Skip to content

arrufat/wallyfinder

Repository files navigation

Wally Finder

A simple solver for "Where's Wally" images.

Introduction

This repository contains a deep convolutional neural network trained to find Wally (aka Waldo).

The training code is based upon the dlib example for training a car detector. The only thing I changed was the network architecture to be able to detect objects as small as 24x24 pixels.

The definition of the network architecture can be found in src/detector.h. The trained model has 7 convolutional layers and weighs only 350 kB, so I decided to embed it into the code directly. To that end, I used the powerful serialize function family from dlib. The model has been serialized into a bytestring, then compressed and finally converted to base 64.

As a result, instantiating the WallyFinder class from python code is enough to get a fully working model that, when run on an image, will return a list of dictonaries with xmin, ymin, xmax, ymax that describe each bounding box.

Dependencies

These dependencies are only needed at build time, not at run-time:

  • CMake >=3.14
  • Ninja
  • gcc >=7
  • g++ >=7

These dependencies are needed at both build-time and run-time:

  • python >=3.6
  • CUDA >=7.5 (optional: it will use CPU instead if not found)
  • CUDNN >=5 (optional: it will use CPU instead if not found)
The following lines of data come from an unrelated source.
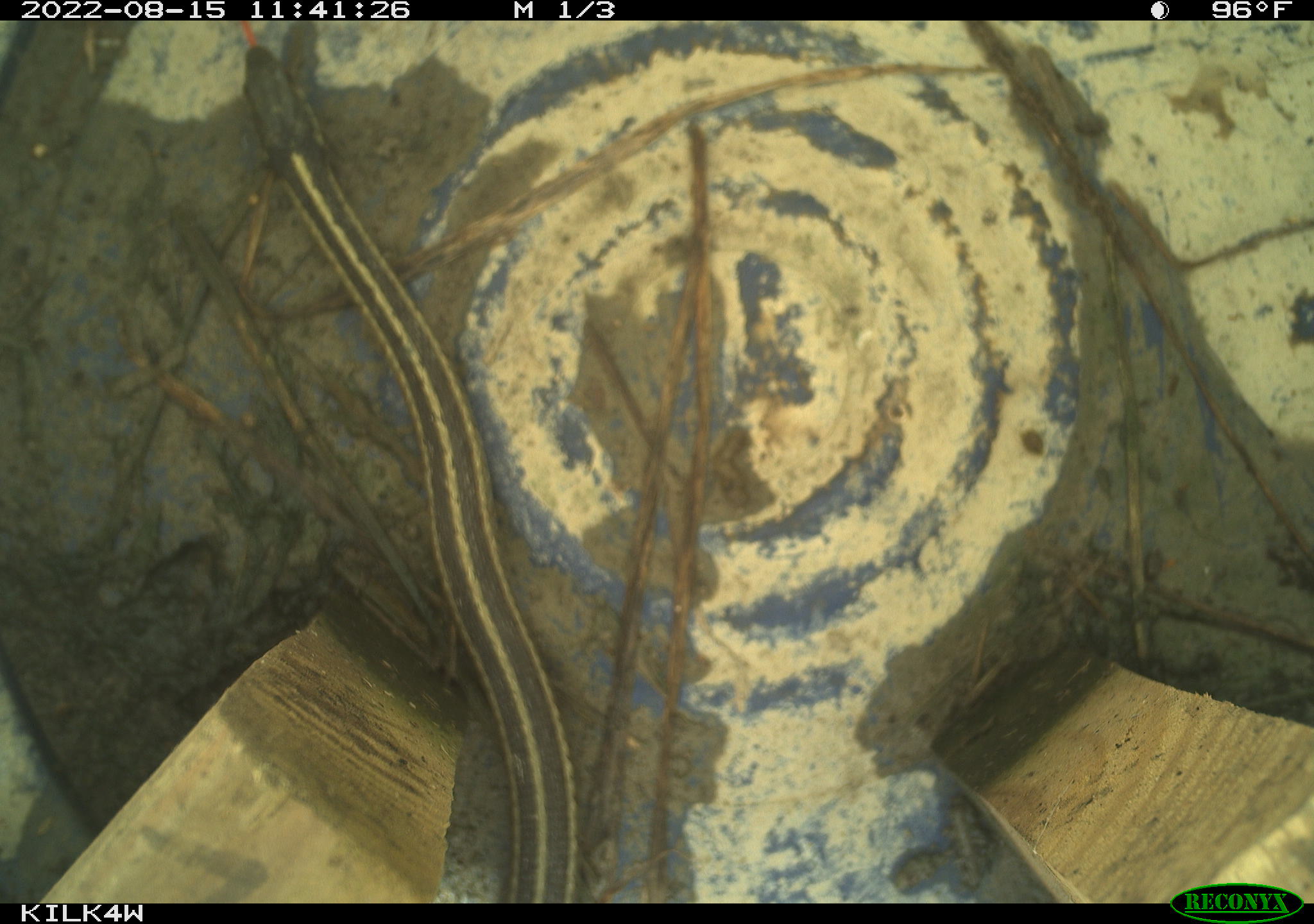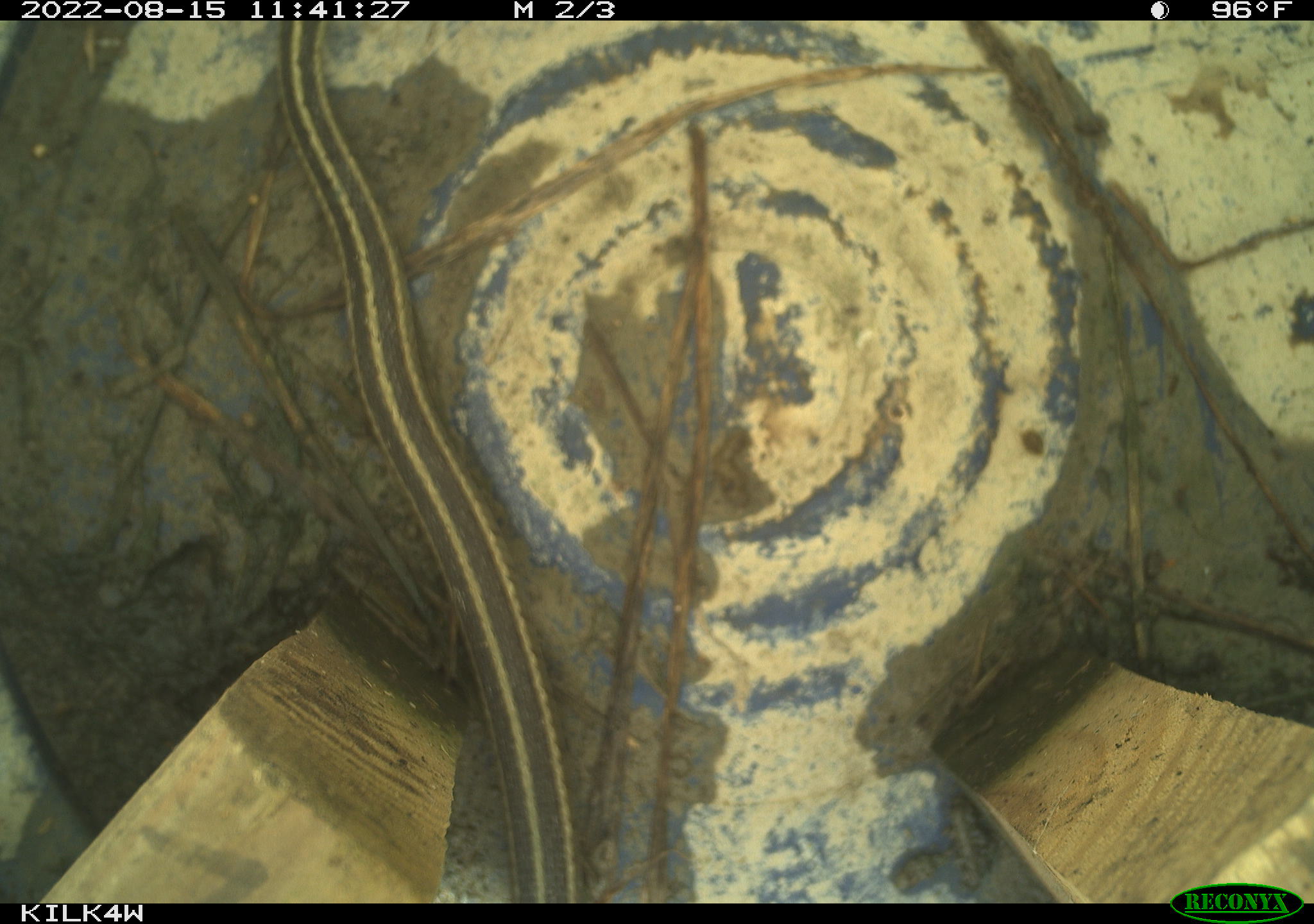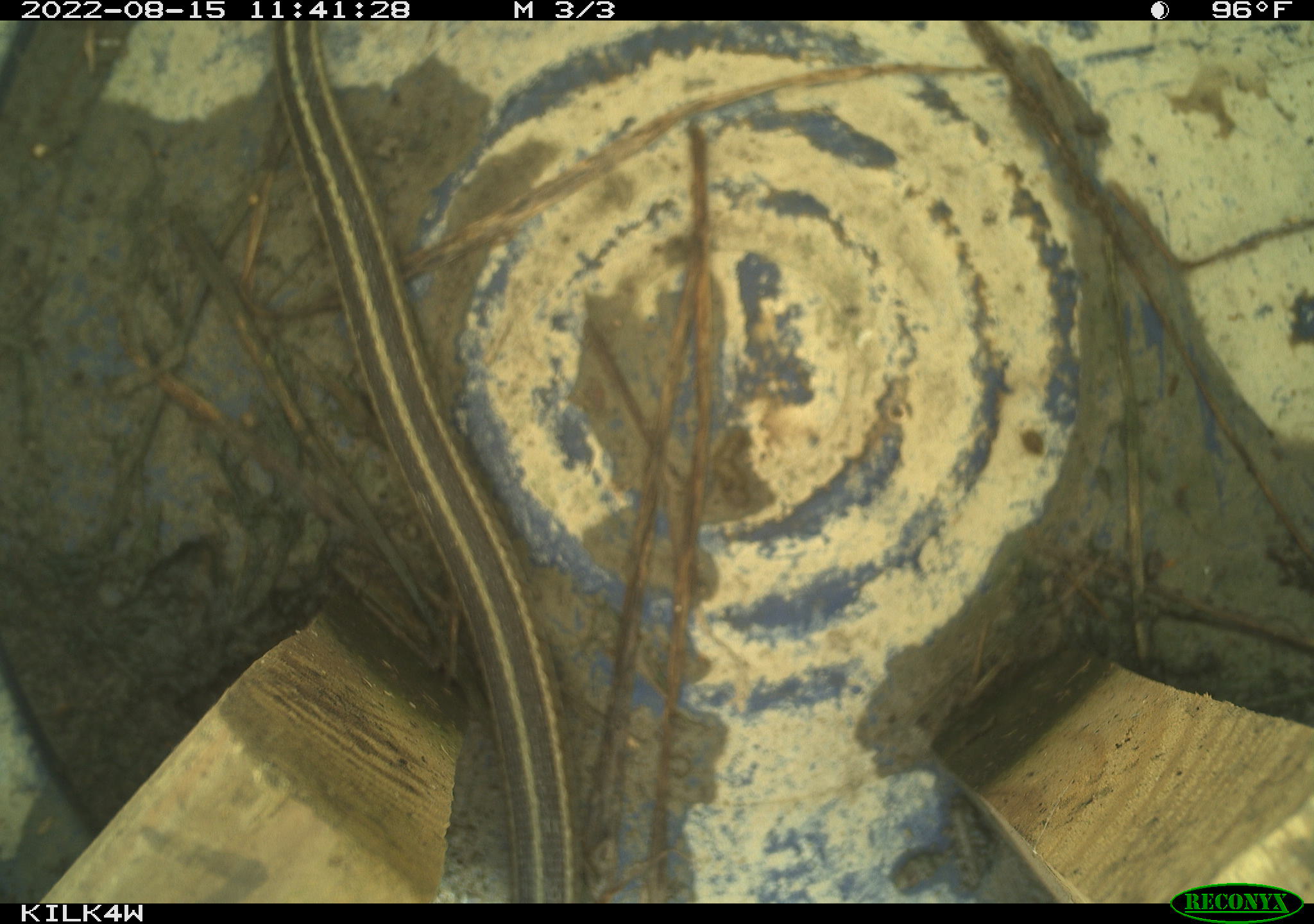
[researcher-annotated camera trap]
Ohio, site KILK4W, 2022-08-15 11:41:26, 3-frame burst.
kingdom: Animalia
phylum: Chordata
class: Reptilia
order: Squamata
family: Colubridae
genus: Thamnophis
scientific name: Thamnophis sirtalis sirtalis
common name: eastern gartersnake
Building and installing the python module

Creating a wheel file

An installable wheel file can be created by running

python setup.py bdist_wheel

The compiled .whl file will be placed in dist directory, which can be now distributed or installed using pip install

Installing the python module

The steps described above can be combined by running

python setup.py install --user

This will install the module to ~/.local/lib/.

You can also opt for a system-wide installation by removing the --user flag.